WHAT IS EXPECTED:
Pick out the lines below with "Vietnam" and list them.

Top of EXERCISE MATERIALS

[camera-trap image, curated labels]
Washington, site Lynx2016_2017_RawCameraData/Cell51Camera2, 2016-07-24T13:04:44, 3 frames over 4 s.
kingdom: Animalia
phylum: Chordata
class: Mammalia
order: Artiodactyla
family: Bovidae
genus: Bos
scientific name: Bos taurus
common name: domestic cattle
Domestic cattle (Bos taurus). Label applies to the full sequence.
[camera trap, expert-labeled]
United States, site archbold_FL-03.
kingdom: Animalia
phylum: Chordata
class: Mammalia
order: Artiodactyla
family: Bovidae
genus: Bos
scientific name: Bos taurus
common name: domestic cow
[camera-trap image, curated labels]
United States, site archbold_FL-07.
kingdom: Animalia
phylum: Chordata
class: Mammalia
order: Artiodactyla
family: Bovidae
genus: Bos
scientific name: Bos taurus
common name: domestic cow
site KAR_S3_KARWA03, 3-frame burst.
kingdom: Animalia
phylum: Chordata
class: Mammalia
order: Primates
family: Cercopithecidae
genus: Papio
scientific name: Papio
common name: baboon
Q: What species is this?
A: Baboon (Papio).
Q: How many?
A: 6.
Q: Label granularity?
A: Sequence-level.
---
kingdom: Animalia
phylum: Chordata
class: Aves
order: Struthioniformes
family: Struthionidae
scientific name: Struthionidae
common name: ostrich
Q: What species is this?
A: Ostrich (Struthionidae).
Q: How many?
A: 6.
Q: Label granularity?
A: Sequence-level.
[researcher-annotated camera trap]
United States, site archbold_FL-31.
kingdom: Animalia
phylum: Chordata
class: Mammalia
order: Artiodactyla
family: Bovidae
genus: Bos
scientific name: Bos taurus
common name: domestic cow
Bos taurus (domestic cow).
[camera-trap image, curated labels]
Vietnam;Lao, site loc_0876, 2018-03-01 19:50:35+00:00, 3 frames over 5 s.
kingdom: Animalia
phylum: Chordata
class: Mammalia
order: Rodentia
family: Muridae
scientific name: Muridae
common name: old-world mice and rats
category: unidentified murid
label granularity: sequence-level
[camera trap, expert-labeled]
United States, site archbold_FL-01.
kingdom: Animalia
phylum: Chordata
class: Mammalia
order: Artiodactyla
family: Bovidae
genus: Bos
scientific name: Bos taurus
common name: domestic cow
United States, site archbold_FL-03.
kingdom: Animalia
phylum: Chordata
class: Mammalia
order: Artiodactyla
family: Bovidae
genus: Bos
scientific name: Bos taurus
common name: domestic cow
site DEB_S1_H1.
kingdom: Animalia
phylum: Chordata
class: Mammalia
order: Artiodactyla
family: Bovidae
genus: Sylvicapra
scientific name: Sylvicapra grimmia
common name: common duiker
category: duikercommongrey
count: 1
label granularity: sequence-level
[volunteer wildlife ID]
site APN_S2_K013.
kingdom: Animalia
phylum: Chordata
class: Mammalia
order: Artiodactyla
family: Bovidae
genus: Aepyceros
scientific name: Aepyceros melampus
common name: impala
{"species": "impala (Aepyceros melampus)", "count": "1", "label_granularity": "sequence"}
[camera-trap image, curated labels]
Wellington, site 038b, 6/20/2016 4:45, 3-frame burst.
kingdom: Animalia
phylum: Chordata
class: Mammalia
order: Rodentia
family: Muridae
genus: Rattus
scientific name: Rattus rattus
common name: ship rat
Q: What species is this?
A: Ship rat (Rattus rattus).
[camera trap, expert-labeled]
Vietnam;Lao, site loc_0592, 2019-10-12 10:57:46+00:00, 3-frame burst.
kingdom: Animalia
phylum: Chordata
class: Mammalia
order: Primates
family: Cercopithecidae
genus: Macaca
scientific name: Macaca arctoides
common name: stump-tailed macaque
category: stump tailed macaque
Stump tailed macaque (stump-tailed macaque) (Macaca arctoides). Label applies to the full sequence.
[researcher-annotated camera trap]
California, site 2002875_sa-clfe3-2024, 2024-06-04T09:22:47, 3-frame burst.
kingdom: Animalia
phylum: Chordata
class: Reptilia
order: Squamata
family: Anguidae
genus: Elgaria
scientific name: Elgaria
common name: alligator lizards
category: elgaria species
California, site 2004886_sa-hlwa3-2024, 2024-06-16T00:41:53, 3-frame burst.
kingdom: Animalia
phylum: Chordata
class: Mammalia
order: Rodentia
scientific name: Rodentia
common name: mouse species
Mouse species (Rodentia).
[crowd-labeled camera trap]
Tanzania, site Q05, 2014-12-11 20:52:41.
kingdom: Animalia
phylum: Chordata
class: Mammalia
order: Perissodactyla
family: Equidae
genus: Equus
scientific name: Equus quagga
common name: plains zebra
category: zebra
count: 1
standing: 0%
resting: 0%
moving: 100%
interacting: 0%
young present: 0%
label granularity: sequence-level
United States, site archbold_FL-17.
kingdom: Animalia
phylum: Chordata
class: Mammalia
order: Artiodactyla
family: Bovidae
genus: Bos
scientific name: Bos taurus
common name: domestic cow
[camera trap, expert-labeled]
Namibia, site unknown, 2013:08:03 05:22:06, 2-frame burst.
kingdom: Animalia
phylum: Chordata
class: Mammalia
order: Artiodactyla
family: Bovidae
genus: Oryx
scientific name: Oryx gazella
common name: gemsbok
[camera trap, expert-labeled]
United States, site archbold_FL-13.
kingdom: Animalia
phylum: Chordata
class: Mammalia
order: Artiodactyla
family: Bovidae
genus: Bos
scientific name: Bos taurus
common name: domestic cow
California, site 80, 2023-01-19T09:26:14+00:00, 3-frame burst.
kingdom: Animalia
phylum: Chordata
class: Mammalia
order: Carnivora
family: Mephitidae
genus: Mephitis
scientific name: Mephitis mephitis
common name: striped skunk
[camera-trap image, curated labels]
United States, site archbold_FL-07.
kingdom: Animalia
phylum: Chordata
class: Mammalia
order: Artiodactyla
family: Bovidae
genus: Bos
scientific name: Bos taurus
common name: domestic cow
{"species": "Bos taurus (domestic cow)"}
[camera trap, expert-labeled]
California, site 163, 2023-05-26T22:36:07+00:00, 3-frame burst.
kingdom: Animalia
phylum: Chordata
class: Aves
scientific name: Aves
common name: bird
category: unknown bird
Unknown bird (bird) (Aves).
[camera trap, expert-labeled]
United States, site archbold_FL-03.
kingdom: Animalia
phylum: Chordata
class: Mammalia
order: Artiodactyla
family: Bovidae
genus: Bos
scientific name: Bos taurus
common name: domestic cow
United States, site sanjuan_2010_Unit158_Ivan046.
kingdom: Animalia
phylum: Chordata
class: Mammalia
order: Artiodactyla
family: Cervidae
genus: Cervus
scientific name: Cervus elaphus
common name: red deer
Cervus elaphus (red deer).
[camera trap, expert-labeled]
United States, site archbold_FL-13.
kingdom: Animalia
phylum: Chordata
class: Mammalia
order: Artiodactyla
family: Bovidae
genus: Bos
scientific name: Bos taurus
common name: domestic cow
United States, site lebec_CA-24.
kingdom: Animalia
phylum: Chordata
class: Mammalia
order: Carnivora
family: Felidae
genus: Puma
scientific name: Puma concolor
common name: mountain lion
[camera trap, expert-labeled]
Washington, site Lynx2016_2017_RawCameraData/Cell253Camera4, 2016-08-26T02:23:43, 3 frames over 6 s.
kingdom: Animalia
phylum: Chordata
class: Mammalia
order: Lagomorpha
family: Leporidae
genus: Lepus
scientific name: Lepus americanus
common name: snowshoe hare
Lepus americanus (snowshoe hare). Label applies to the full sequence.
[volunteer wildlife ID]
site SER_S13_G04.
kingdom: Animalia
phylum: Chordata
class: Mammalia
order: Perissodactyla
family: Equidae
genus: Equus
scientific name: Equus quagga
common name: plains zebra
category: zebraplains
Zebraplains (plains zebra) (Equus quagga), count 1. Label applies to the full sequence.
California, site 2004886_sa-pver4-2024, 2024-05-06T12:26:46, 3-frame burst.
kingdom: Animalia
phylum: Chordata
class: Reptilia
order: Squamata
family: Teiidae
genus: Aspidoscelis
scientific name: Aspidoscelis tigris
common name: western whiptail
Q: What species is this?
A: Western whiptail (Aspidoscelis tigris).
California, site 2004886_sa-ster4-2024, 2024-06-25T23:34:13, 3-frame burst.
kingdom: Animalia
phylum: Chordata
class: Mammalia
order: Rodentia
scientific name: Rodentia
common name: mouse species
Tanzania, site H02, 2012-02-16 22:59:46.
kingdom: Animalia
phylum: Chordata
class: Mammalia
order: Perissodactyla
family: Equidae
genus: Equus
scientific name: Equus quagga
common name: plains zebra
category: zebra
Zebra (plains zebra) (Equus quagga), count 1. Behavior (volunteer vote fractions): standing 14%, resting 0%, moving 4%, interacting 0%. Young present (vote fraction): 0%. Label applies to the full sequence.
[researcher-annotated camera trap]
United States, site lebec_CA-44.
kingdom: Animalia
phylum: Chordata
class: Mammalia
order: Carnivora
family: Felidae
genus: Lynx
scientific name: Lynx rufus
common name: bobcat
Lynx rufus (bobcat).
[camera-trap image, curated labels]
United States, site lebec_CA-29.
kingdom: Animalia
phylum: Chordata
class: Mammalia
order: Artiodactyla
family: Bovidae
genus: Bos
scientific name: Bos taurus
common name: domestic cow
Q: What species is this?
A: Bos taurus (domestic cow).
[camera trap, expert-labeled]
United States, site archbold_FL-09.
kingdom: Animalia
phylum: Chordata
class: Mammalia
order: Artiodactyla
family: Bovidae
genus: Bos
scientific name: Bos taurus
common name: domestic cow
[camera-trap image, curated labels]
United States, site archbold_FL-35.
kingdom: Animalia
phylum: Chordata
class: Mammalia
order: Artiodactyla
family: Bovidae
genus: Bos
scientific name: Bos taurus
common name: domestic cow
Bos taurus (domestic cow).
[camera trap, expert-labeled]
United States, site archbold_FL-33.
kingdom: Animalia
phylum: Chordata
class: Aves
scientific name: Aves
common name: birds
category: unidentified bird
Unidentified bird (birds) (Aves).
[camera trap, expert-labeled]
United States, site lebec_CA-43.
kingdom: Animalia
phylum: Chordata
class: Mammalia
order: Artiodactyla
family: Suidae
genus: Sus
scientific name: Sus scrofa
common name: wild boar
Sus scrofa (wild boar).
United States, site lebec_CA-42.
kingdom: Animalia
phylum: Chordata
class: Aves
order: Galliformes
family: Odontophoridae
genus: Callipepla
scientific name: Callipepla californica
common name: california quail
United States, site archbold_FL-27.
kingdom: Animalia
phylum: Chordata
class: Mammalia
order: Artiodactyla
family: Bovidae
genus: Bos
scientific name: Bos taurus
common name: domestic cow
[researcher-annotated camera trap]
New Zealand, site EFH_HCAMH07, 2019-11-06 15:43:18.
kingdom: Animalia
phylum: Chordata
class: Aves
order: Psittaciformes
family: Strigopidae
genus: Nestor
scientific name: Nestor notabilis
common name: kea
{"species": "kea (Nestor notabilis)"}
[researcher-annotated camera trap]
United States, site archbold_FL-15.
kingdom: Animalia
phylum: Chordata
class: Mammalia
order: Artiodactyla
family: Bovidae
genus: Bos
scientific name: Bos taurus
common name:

Bottom of EXERCISE MATERIALS

ANSWER TO THIS TASK:
Vietnam;Lao, site loc_0876, 2018-03-01 19:50:35+00:00, 3 frames over 5 s.
Vietnam;Lao, site loc_0592, 2019-10-12 10:57:46+00:00, 3-frame burst.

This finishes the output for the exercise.